§ Письменное задание:
Пожалуйста, ответьте по приведённому отрывку на три вопроса:
(a) Через какой период, согласно отрывку, нужно пройти, прежде чем приступить к новому действию?
(b) Чьё имя стоит в подписи после первой части отрывка?
(c) С какого изображения начинается и картинами какого художника завершается путь творческого духа в примере из живописи?

§ Приведённый отрывок:
И естественно, что после всякой революции начинается коренной пересмотр старых идеологий, новое отношение к вековечным проблемам бытия.

Человеческий опыт обогатился новым религиозным фактом, потому, что, повторяю, всякая революция есть факт не только социального и политического порядка, но и факт порядка мистического.

Для подготовления к новому действию человечеству необходимо не только собрать и учесть свои материальные силы, но и скопить новый запас сил духовных.

К новому действию нельзя приступить, не пройдя через период созерцания.

И то, что обыкновенно называется результатом утомления, результатом реакции, возвращения к вопросам метафизическим и религиозным, может быть, свидетельствует вовсе не об утомлении, а о неутомимости человечества, которое не покладая рук, пользуясь опытом пережитого, творит новые ценности, созидает новые идеалы. Они в свое время непременно превратятся опять из созерцания в действие, станут двигателем и причиной великих событий 

Д. Философов.

***

Ближайшее будущее искусства мяло чем отличается в моем представлении от его настоящего и прошедшего. Вся история искусств подтверждает это. Если взять, в частности, пример из области живописи, то сразу станет ясно, как ничтожно расстояние, пройденное творческим духом человеческим от какого-нибудь идеографического рисунка дикаря на мамонтовом клыке до Сикстинской капеллы и от нее до картин культурного и гениального дикаря Гогена. Вся человеческая культура — лишь один только размах творческого духа человечества. Много надо таких размахов для того, чтобы освободить, наконец, человека от уз насильницы-природы. Однако это дело не ближайшего, но отдаленнейшего будущего искусства. Вот несколько отрывков на ату тему из одной моей статьи.

§ Предоставленные материалы:
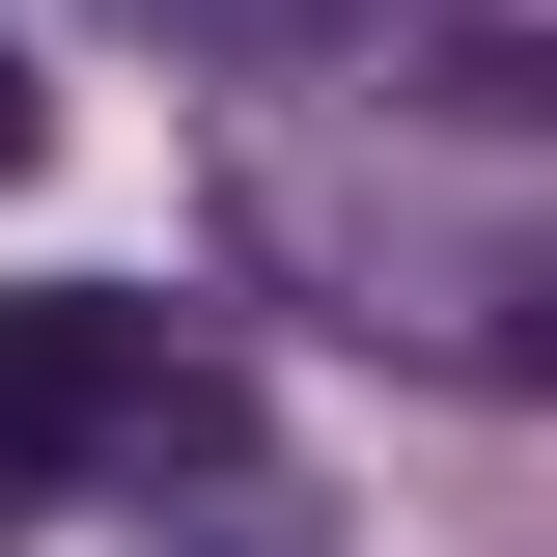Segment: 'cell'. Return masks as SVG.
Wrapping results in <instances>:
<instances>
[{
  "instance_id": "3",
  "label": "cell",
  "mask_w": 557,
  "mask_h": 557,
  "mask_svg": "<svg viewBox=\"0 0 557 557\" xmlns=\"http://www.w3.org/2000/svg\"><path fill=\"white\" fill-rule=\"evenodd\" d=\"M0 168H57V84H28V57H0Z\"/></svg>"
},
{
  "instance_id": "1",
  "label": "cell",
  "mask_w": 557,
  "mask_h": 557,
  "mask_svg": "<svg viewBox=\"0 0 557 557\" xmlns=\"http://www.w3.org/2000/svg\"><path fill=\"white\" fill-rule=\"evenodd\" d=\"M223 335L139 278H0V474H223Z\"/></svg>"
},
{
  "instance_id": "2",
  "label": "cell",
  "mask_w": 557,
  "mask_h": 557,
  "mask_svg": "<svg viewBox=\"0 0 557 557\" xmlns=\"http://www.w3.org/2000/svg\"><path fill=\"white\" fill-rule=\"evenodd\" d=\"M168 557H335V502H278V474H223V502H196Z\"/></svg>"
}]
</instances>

...

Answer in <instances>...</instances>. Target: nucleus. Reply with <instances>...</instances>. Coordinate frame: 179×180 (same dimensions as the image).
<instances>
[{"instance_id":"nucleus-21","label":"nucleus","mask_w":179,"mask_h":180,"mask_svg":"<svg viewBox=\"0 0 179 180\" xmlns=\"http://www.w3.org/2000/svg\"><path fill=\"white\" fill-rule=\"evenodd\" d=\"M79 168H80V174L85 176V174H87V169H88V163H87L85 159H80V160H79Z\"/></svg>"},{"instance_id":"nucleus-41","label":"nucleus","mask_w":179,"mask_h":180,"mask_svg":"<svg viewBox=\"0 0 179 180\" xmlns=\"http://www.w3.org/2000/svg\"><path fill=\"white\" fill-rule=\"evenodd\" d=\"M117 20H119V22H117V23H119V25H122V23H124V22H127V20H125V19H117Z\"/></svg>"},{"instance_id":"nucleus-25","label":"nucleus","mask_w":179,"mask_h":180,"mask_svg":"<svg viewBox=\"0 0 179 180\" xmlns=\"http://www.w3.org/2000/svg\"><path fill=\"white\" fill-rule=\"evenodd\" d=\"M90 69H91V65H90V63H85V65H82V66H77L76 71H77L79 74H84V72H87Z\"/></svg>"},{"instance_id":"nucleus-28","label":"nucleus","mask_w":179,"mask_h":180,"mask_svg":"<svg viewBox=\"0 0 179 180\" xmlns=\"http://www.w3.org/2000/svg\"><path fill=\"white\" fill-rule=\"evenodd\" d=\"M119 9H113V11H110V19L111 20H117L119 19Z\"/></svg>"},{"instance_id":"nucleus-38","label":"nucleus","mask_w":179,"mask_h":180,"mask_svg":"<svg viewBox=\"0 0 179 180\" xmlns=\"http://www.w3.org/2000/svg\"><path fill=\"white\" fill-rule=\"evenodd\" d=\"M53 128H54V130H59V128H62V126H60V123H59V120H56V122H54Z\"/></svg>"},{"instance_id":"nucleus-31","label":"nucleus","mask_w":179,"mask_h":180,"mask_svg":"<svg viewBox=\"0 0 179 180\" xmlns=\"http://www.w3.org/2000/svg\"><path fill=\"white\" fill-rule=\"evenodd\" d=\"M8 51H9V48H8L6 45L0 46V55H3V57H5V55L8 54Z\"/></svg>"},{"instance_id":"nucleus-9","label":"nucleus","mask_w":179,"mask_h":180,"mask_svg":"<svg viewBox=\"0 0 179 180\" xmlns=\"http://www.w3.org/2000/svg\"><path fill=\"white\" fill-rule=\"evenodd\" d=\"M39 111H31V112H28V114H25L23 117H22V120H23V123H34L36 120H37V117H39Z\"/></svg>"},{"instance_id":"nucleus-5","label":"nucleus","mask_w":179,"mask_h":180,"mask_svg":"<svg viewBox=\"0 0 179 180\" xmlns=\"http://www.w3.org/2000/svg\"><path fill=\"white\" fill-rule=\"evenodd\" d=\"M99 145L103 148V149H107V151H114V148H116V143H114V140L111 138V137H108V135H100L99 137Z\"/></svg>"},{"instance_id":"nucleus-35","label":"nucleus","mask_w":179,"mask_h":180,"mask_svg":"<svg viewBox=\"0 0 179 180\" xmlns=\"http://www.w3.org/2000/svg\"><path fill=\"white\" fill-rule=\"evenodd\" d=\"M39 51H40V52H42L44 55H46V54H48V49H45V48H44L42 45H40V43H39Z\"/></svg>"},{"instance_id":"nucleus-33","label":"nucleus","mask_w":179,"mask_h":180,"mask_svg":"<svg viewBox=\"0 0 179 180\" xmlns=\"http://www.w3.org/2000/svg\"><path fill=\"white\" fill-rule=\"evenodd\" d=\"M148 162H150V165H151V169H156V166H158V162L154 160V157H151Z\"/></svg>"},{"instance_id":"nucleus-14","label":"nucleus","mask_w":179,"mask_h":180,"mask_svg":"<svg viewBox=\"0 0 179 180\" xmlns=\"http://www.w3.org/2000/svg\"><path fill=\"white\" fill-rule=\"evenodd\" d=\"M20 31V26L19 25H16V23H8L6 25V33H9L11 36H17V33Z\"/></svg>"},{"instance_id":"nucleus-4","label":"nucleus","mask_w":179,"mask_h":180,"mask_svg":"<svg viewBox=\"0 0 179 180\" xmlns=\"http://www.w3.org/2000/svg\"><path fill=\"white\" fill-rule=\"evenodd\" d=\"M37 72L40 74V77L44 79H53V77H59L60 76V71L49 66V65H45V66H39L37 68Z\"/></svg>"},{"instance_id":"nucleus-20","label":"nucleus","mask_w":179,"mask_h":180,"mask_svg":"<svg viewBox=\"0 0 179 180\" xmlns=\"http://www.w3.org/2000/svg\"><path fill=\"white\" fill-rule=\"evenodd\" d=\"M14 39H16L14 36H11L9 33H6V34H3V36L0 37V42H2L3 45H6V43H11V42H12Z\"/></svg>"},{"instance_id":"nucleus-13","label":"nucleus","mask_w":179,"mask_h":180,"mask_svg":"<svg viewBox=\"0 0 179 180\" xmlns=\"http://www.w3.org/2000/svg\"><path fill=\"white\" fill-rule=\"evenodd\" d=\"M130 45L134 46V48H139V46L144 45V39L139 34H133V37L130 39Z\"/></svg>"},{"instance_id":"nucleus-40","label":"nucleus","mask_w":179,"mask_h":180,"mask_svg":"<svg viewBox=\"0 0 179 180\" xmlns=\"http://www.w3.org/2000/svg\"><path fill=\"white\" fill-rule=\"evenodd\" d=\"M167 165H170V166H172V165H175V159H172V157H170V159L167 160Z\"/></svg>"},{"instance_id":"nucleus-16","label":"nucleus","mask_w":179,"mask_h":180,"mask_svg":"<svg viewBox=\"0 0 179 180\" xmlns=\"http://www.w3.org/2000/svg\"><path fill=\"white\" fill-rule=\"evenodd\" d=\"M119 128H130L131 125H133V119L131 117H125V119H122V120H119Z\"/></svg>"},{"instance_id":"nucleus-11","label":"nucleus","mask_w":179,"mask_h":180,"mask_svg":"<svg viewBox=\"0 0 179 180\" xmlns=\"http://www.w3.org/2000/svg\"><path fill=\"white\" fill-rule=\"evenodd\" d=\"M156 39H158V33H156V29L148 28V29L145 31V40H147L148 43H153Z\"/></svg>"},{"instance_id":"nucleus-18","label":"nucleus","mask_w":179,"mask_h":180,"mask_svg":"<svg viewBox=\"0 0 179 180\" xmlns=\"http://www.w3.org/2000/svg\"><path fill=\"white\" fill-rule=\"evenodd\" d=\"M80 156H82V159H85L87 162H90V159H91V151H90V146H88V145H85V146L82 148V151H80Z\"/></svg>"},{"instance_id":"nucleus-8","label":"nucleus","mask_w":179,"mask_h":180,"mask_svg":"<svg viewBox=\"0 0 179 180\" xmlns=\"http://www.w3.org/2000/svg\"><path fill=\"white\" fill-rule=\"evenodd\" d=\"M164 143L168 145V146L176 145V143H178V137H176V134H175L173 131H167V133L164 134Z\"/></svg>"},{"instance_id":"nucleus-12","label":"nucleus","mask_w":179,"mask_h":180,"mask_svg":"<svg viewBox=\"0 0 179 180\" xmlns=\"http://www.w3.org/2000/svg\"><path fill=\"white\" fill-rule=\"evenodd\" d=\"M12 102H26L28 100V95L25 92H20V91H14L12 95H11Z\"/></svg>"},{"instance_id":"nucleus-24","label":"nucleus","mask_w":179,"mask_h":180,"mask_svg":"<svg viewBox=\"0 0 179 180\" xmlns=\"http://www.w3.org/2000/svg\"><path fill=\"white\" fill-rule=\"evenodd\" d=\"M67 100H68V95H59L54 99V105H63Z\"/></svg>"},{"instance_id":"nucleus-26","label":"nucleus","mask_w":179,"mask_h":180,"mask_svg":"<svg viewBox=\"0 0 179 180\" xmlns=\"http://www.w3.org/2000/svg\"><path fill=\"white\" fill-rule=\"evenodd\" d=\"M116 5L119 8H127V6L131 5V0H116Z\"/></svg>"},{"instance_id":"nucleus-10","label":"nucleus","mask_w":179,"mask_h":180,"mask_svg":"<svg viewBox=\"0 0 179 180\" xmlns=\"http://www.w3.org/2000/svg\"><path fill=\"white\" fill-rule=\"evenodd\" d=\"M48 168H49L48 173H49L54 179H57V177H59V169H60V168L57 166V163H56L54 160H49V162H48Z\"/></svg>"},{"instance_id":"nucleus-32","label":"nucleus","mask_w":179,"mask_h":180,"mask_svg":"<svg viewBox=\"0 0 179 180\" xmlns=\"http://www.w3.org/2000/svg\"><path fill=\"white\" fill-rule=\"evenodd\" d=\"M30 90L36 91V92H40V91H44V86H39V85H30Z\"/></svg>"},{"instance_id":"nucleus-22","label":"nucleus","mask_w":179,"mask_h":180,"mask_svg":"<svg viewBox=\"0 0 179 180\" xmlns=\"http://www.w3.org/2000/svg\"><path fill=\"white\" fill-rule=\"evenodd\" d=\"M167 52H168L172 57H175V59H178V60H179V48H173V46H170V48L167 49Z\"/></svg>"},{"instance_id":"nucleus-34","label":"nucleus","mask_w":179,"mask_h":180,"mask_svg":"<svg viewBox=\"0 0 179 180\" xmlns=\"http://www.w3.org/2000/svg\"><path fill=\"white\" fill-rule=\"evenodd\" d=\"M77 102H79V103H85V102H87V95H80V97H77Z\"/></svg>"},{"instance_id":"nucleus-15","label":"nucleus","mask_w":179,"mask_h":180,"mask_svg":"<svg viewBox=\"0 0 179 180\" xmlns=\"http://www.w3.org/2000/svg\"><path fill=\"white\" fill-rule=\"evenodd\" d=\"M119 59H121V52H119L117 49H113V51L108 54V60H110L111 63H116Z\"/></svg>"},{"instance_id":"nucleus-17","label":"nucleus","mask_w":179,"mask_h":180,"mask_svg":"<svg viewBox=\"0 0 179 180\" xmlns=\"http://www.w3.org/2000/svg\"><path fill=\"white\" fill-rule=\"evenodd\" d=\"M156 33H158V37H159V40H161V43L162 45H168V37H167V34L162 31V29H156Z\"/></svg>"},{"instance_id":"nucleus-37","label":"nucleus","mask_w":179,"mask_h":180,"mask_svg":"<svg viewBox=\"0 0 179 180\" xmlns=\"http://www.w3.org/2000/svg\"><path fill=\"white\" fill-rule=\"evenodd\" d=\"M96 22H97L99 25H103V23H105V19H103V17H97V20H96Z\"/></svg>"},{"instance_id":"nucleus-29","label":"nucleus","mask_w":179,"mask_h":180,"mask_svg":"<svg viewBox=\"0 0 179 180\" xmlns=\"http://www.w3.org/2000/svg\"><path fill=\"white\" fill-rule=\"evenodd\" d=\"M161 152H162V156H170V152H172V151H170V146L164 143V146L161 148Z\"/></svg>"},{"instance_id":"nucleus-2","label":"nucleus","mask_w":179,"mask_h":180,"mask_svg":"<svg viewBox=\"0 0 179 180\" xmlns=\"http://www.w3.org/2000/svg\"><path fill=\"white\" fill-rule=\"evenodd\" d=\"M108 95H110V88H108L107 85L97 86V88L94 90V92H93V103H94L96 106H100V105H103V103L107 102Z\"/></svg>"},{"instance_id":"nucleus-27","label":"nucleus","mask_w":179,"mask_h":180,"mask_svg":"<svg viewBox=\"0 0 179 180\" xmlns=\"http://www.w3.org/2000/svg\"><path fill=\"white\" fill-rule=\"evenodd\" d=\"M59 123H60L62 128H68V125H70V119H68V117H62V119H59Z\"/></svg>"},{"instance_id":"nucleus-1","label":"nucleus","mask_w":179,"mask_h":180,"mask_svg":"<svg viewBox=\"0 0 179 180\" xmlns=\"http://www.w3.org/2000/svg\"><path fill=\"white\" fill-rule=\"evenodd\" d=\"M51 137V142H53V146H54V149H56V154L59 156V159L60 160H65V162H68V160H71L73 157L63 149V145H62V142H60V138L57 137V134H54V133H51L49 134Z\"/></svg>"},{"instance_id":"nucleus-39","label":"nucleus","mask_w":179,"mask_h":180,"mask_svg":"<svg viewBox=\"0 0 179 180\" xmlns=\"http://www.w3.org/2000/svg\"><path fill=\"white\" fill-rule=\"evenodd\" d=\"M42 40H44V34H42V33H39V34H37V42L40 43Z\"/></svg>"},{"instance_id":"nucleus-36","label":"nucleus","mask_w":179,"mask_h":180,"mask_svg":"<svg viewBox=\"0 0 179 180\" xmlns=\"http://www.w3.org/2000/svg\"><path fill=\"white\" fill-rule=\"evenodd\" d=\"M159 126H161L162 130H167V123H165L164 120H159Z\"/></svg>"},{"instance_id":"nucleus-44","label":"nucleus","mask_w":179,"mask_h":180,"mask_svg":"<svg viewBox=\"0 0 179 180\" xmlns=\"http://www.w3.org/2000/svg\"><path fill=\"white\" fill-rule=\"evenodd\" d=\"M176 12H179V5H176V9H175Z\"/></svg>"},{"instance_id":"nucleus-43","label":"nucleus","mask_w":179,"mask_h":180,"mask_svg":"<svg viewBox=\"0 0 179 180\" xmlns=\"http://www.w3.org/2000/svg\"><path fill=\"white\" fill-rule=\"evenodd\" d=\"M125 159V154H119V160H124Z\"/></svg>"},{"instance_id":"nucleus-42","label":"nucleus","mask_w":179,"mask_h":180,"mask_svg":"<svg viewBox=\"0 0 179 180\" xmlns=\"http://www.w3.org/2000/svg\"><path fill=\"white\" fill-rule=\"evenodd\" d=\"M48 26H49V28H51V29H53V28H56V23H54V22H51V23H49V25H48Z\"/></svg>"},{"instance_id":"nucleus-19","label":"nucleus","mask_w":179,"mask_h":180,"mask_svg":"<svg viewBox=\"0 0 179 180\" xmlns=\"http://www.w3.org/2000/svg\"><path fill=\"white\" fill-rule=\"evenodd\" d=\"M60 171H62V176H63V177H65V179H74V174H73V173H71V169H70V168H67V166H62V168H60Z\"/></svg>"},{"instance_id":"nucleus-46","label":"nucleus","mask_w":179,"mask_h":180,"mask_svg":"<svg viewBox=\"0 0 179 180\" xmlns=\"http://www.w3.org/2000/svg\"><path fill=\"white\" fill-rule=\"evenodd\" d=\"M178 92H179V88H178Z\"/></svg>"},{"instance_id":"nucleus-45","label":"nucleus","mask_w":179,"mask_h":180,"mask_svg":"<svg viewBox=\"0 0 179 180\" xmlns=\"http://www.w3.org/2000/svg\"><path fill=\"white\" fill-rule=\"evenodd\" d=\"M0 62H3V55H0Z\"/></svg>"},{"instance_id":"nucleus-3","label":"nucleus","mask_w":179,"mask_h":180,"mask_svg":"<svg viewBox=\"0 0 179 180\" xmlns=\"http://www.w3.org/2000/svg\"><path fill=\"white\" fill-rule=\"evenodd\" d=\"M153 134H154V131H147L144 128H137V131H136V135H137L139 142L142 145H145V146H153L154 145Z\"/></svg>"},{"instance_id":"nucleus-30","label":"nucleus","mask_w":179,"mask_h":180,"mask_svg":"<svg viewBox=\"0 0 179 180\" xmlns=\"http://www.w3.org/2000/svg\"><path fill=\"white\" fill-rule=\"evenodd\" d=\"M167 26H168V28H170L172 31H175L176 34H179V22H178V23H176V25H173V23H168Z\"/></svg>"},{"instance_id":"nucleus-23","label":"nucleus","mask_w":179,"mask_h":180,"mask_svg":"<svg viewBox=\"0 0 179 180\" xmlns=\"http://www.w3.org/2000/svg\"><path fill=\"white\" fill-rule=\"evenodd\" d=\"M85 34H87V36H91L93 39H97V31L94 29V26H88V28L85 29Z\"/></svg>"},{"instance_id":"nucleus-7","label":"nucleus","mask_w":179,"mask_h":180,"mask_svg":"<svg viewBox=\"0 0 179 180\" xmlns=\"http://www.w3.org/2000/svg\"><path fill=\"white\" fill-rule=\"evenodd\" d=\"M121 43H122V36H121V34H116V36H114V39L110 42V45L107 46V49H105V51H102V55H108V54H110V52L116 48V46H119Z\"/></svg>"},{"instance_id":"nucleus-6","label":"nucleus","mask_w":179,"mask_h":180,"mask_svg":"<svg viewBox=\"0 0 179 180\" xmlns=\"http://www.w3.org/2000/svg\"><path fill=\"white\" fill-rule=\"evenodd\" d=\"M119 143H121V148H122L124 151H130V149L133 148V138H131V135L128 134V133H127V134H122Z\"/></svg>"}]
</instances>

§ Результат задания:
(a) Через период созерцания.
(b) Д. Философов.
(c) Путь начинается с идеографического рисунка дикаря на мамонтовом клыке и завершается картинами Гогена.